▶ **Text section**

One of the three, Ariff Haffajee, is the deputy head of surgery at the Nelson Mandela Medical School and has won numerous international awards for humanitarian activities. His boss John Robbs has also been charged, along with doctors Mahadev Naidoo, Neil Christopher and Kapil Satyapal.

The medical men were allegedly part of a team that performed more than 110 transplants at the St Augustine Hospital, which prosecutors say were illegal.

Four others, a kidney specialist, two transplant unit staffers and a Hebrew interpreter, were arrested earlier to face charges of fraud, assault with intent to do grievous bodily harm and contraventions of South Africa's Human Tissue Act.

The charges were framed after local police uncovered a syndicate that recruited donors from Brazil who were paid a few hundred dollars for their organs.

Israeli recipients of the kidneys then paid more than $100,000 each for the operations, flying in especially to get a transplant.

(Stored items)
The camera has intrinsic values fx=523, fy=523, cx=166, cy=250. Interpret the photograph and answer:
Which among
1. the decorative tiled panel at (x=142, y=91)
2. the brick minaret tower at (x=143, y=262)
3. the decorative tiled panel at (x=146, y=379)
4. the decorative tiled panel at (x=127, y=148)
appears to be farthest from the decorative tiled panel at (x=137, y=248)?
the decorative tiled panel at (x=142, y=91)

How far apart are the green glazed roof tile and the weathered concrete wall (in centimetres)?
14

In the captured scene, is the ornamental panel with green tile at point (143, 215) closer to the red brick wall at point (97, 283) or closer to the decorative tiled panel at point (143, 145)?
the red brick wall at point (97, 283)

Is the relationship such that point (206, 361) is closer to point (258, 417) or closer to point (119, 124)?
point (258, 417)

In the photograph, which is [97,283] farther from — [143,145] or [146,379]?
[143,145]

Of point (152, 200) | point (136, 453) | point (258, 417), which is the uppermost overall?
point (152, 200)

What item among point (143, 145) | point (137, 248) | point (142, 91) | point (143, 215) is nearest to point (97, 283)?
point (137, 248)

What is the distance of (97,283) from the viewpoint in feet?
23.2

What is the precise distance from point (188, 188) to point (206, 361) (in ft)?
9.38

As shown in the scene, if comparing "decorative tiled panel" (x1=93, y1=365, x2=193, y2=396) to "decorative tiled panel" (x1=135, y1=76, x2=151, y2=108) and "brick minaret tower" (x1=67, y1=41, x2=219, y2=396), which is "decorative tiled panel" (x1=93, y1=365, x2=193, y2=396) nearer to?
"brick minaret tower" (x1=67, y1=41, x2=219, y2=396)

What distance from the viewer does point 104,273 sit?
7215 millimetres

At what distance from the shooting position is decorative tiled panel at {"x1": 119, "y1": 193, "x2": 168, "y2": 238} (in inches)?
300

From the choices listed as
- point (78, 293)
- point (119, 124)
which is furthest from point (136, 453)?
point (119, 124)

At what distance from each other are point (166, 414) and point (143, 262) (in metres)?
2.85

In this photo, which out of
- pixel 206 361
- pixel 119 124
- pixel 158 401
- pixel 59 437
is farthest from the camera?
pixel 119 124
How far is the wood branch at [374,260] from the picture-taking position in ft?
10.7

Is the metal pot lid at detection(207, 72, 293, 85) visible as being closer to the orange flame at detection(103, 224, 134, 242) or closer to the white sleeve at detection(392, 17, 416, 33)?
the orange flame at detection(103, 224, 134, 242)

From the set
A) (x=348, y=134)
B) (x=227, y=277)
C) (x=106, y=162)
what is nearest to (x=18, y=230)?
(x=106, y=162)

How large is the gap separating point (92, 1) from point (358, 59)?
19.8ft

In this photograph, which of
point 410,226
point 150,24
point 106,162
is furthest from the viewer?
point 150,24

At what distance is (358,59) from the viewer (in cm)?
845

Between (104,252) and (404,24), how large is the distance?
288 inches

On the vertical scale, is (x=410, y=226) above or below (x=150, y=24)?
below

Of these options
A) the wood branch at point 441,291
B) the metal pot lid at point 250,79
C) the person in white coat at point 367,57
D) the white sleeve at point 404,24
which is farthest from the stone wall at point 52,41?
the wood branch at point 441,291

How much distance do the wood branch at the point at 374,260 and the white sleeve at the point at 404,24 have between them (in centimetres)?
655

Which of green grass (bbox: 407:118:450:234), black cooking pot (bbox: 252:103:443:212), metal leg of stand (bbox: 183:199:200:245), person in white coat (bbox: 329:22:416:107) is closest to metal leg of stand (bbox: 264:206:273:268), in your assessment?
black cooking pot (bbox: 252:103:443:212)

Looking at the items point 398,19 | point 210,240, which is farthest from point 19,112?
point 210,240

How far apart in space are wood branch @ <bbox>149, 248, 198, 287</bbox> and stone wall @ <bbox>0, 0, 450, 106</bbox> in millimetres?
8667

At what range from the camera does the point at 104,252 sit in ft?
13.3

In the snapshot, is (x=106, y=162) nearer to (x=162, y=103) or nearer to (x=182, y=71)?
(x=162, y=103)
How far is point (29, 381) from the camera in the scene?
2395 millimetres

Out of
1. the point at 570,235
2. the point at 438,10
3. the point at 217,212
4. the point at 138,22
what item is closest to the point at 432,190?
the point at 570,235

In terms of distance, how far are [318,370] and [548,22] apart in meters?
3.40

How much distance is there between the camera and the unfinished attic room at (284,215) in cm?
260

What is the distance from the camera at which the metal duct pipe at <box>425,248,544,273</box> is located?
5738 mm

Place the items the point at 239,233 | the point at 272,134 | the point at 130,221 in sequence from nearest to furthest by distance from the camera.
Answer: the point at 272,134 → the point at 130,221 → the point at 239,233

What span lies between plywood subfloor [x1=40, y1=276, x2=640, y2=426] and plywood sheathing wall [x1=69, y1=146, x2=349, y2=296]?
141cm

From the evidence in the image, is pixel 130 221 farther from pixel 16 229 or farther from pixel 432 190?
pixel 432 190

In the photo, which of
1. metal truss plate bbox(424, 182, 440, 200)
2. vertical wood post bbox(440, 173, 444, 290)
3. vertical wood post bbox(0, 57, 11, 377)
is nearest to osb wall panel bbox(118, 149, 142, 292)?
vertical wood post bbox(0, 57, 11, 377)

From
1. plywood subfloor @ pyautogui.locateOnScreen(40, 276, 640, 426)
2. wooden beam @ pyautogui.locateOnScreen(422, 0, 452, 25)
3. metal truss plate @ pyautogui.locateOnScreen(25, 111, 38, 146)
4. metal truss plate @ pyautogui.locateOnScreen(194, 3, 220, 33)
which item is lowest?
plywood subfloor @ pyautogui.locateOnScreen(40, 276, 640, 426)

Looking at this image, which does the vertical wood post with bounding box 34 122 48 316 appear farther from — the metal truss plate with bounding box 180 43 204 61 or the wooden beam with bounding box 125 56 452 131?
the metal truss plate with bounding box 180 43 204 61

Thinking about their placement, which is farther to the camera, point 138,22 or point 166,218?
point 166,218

▶ **Your tasks**
(1) Summarize the passage on the kidney transplant charges in two sentences.
(2) Reproduce the passage on the kidney transplant charges from "Four others, a" to "Human Tissue Act.".
The stored items have nothing to do with this.

▶ **Solutions by task**
(1) Doctors including deputy head of surgery Ariff Haffajee and his boss John Robbs have been charged over more than 110 transplants at St Augustine Hospital that prosecutors say were illegal. Police uncovered a syndicate that paid donors from Brazil a few hundred dollars for their organs, while Israeli recipients paid more than $100,000 each for the operations.

(2)
Four others, a kidney specialist, two transplant unit staffers and a Hebrew interpreter, were arrested earlier to face charges of fraud, assault with intent to do grievous bodily harm and contraventions of South Africa's Human Tissue Act.